## [Request]
Extract each line of the records below that contains the string "petal", treating case as significant.

## [Listed entries]
• • • • • • •

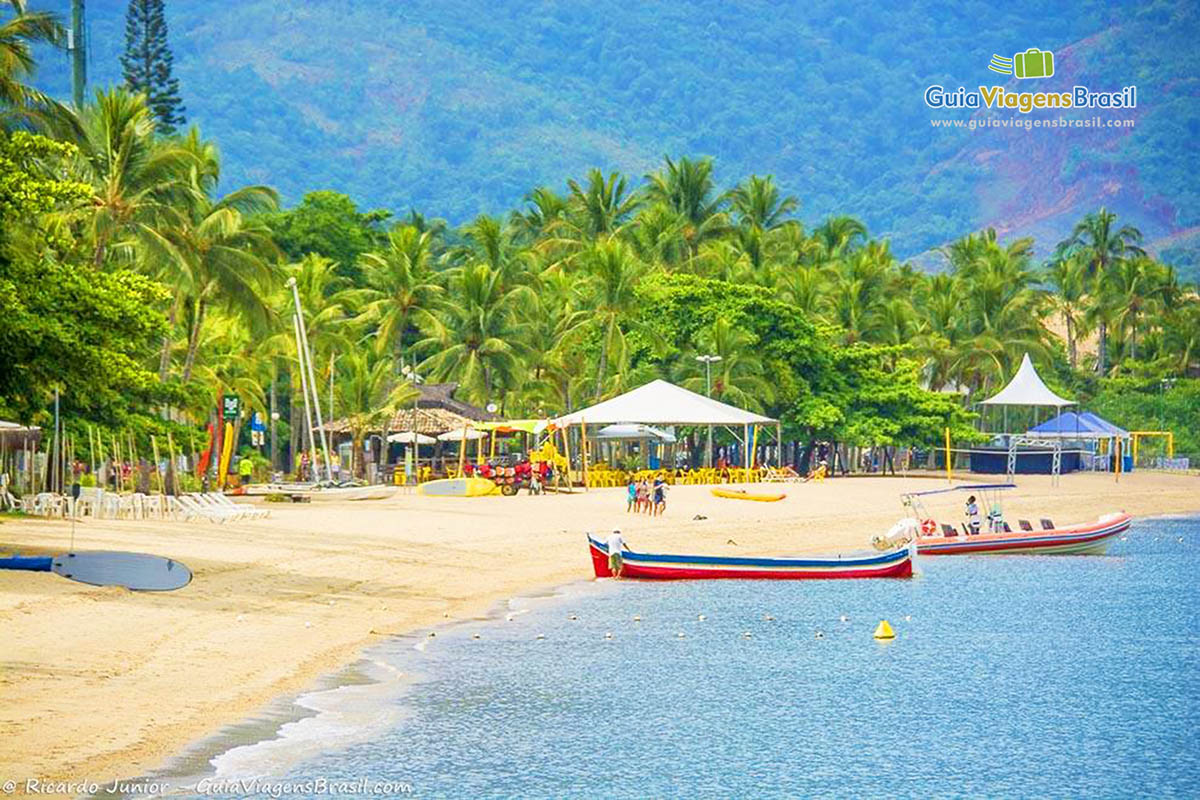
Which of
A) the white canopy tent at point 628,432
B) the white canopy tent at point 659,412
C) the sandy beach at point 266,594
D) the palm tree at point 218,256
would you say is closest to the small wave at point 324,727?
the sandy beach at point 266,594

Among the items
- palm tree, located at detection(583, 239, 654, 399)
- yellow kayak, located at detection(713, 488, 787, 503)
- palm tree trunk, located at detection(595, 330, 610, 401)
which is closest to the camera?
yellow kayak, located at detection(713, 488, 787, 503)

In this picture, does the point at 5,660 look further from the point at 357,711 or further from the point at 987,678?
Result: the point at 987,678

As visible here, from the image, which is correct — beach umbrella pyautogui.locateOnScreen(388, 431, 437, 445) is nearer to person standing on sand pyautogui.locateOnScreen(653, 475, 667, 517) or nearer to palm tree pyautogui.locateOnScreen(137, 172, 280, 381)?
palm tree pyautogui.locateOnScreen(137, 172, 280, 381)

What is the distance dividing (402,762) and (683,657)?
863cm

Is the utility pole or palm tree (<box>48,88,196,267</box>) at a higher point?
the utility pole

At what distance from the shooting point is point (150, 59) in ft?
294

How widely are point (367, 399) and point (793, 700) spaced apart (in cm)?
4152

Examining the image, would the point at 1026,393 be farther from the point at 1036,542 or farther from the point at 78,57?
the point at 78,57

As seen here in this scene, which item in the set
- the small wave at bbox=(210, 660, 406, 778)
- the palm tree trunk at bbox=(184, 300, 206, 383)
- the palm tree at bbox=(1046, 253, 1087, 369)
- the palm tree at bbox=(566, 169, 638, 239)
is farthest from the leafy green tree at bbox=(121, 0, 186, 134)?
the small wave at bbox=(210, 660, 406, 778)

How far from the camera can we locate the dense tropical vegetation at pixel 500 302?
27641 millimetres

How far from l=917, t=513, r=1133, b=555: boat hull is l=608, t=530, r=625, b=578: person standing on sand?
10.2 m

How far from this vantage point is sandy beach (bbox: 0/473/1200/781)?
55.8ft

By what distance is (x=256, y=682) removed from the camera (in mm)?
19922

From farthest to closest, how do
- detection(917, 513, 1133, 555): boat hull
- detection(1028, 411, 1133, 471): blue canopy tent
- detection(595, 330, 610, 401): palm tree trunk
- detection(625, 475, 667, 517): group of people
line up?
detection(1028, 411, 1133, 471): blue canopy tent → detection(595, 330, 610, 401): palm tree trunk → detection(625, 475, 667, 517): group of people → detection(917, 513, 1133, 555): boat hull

• • • • • • •

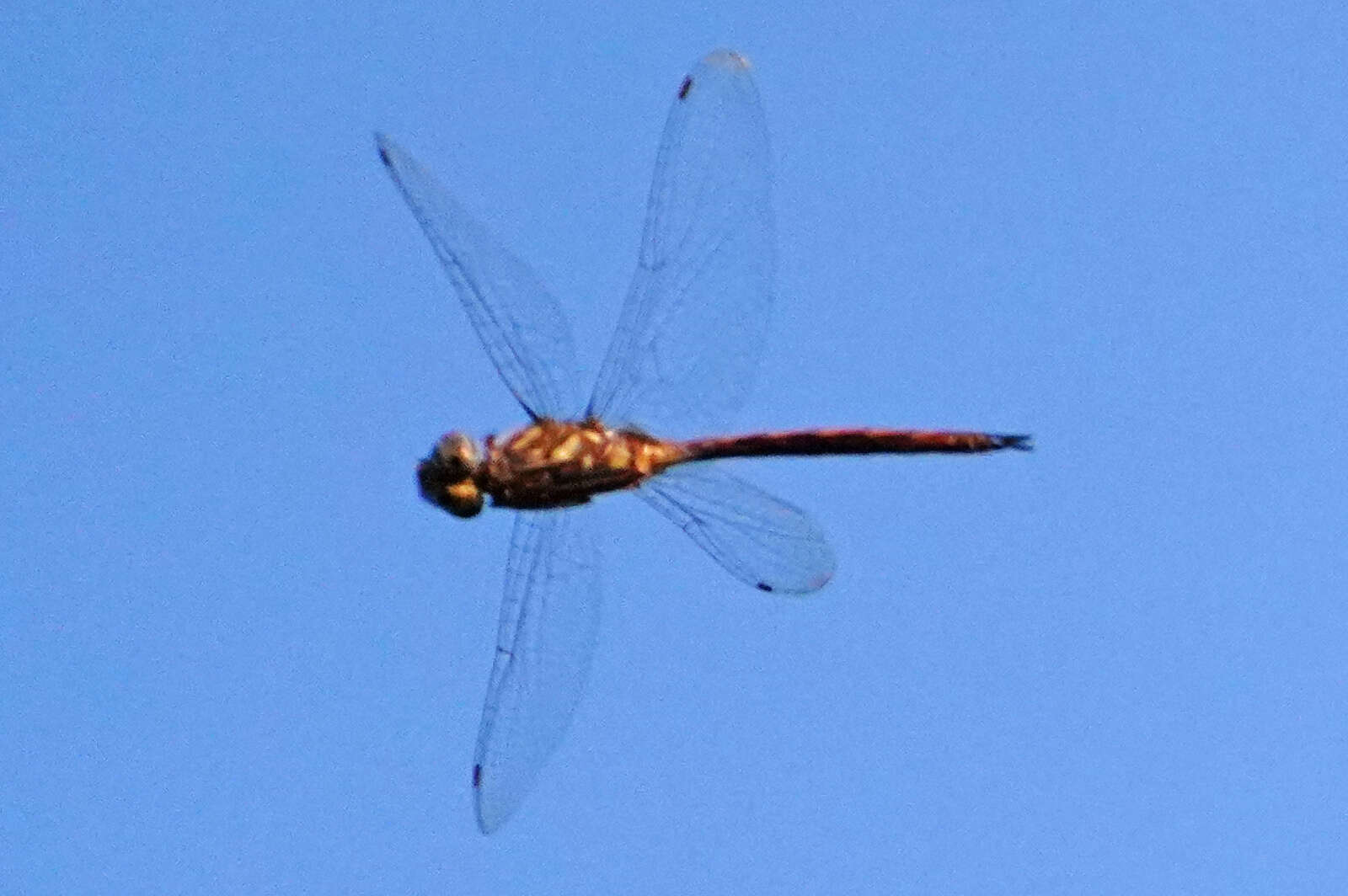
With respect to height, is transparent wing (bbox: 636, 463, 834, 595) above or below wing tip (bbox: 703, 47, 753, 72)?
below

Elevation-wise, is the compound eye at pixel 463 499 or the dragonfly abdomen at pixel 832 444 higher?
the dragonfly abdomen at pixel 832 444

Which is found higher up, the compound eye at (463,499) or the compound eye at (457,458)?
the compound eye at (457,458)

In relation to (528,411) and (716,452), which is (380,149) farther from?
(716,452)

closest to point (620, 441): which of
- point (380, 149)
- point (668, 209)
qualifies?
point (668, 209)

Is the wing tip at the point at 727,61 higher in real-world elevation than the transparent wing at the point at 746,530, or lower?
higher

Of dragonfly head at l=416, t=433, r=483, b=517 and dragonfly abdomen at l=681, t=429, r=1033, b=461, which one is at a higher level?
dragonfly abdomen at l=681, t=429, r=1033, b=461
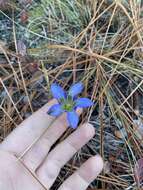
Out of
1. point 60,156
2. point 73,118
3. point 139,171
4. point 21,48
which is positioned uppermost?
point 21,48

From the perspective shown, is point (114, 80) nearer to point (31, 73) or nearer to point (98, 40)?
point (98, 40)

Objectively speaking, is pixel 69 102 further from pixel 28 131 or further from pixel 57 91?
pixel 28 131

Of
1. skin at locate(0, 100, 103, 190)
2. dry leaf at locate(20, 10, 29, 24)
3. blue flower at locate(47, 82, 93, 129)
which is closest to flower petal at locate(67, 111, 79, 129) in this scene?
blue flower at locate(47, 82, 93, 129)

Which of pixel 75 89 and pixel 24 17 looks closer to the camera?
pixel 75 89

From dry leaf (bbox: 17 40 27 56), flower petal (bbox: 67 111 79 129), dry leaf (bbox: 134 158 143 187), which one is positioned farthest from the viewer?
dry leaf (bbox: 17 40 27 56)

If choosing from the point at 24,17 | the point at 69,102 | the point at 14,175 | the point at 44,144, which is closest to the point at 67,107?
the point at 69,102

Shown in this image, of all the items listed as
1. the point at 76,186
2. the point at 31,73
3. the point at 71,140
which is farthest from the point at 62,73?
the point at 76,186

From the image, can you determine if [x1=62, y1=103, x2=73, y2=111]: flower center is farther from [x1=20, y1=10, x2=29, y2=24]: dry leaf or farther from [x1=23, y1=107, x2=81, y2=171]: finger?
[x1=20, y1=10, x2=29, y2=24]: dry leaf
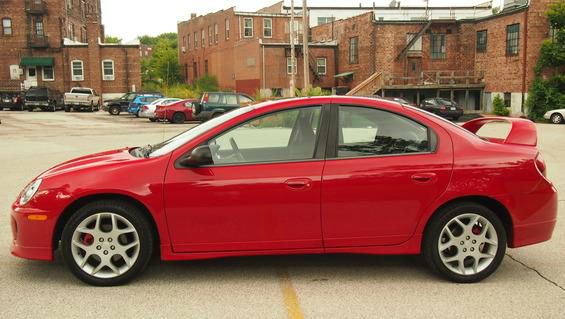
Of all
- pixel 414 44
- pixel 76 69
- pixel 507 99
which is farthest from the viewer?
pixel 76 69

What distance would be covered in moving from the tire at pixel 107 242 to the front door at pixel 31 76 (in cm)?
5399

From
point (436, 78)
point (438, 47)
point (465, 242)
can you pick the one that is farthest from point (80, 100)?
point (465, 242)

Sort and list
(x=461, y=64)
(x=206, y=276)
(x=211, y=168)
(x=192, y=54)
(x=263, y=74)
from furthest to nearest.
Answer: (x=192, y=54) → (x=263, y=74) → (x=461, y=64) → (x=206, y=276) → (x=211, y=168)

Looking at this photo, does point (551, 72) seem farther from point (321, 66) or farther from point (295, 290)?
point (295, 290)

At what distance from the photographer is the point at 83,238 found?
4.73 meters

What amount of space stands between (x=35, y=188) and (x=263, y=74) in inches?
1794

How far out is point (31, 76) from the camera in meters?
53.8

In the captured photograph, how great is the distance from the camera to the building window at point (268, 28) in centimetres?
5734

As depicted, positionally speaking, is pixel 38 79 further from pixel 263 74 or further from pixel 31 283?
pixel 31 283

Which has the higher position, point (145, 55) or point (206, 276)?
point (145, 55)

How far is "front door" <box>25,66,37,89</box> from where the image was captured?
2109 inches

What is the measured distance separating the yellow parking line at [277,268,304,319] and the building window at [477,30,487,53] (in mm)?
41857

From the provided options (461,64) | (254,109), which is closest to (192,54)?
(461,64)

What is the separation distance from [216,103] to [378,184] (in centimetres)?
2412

• • • • • • •

## [Exercise answer]
which is closest to flower petal at locate(67, 111, 79, 129) in this scene?
From dry leaf (bbox: 17 40 27 56), flower petal (bbox: 67 111 79 129), dry leaf (bbox: 134 158 143 187), which one is positioned farthest from the viewer?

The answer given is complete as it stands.